Magic Square

A magic square is a square grid of distinct numbers, usually integers, arranged so that the sum of each row, each column, and the two main diagonals is the same.

This common value is called the magic sum (or magic constant).

In the case of a standard magic square containing the integers from $ 1 $ to $ n^2 $, the magic constant is $ M = \frac{n(n^2+1)}{2} $.

Creating a magic square consists in arranging numbers in an $ n \times n $ grid so that each row, column, and diagonal has the same sum.

Construction methods depend on the parity of $ n $:

— if $ n $ is odd: use a method such as de la Loubère's method

— if $ n $ is divisible by $ 4 $ (doubly even order): use symmetry-based methods

— otherwise (singly even order): use hybrid methods based on smaller sub-squares

For a magic square of odd order (3x3, 5x5, 7x7, …), the most common method is de la Loubère's method (also called the Siamese method):

— Place the number $ 1 $ in the middle of the top row.

— Place each next number in the cell diagonally up and to the right.

— If this position goes outside the square, wrap around to the opposite side.

· · ·

[EXERCISES TO COMPLETE]:
(A) What other name does the magic square text above give for de la Loubère's method?
(B) Continue the magic square text above from where it ends.

· · ·

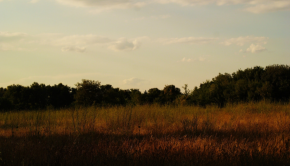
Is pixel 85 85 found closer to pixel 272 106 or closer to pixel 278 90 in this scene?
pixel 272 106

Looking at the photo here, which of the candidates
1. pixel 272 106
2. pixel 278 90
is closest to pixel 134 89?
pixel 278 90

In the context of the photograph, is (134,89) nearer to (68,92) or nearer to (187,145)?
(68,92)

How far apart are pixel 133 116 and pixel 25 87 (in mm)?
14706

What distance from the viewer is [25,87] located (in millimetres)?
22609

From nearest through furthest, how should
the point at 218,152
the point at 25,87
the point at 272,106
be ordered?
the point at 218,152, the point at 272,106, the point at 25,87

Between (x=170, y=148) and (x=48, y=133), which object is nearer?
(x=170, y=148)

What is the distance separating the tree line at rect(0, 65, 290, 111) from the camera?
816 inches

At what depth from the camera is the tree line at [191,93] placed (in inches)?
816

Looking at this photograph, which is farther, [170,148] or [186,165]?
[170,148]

· · ·

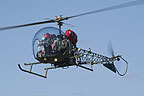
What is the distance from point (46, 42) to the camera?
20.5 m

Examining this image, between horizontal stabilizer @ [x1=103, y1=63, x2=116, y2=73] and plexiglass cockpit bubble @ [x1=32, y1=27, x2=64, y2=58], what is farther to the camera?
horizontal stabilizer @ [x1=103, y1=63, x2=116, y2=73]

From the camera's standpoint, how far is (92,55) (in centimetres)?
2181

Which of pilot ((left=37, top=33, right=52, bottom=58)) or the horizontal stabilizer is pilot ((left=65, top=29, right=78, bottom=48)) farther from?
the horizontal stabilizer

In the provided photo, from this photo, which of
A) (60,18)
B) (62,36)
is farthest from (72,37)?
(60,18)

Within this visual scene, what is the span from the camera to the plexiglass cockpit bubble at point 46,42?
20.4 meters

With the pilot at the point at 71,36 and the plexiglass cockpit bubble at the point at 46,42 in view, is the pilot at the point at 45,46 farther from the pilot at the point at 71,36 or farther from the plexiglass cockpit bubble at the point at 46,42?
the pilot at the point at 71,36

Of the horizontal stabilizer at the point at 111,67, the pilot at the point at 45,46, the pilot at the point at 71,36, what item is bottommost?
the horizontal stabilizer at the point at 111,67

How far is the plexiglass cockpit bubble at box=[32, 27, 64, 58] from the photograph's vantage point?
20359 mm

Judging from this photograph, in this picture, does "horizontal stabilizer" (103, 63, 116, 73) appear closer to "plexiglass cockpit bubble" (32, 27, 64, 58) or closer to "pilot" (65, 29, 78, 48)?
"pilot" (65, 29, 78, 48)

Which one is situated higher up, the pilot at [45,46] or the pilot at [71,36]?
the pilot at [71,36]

· · ·

[EXERCISE RESULTS]:
(A) The Siamese method.

(B)
— If the target cell is already occupied, place the number directly below the last filled position.

For a magic square of doubly even order (4x4, 8x8, …), a common method is the crossed-diagonals method:

— Fill the square with the numbers from $ 1 $ to $ n^2 $ in increasing order, left to right and top to bottom.

— Divide the square into $ 4 \times 4 $ sub-squares and draw both main diagonals in each sub-square.

— Keep the numbers on these diagonals unchanged.

— Replace all other numbers (those not on the diagonals) with their complement to $ n^2 + 1 $ (that is, counting backwards from $ n^2 $).

For a magic square of singly even order (6x6, 10x10, …), Strachey's method is the most common:

— Divide the square into four equal sub-squares (A top-left, B bottom-right, C top-right, D bottom-left).

— Fill each sub-square as an odd-order magic square (using the staircase method), assigning consecutive ranges of numbers.

— Swap certain cells on the left side between quadrants A and D, with a specific offset on the middle row.

— Swap a defined number of right-side columns between quadrants C and B to balance the sums.

Solving a magic square consists in determining the missing values while respecting the sum constraints. One approach is to introduce variables and write the equations for rows, columns, and diagonals of the resulting matrix.

Solutions must use distinct values, most often positive integers.

For a magic square using the integers from $ 1 $ to $ n^2 $, the magic sum is fixed and minimal: $ M = \frac{n(n^2+1)}{2} $

Any attempt to obtain a smaller sum requires using negative or non-integer numbers.

There is no maximum value for the magic sum if the numbers are not constrained.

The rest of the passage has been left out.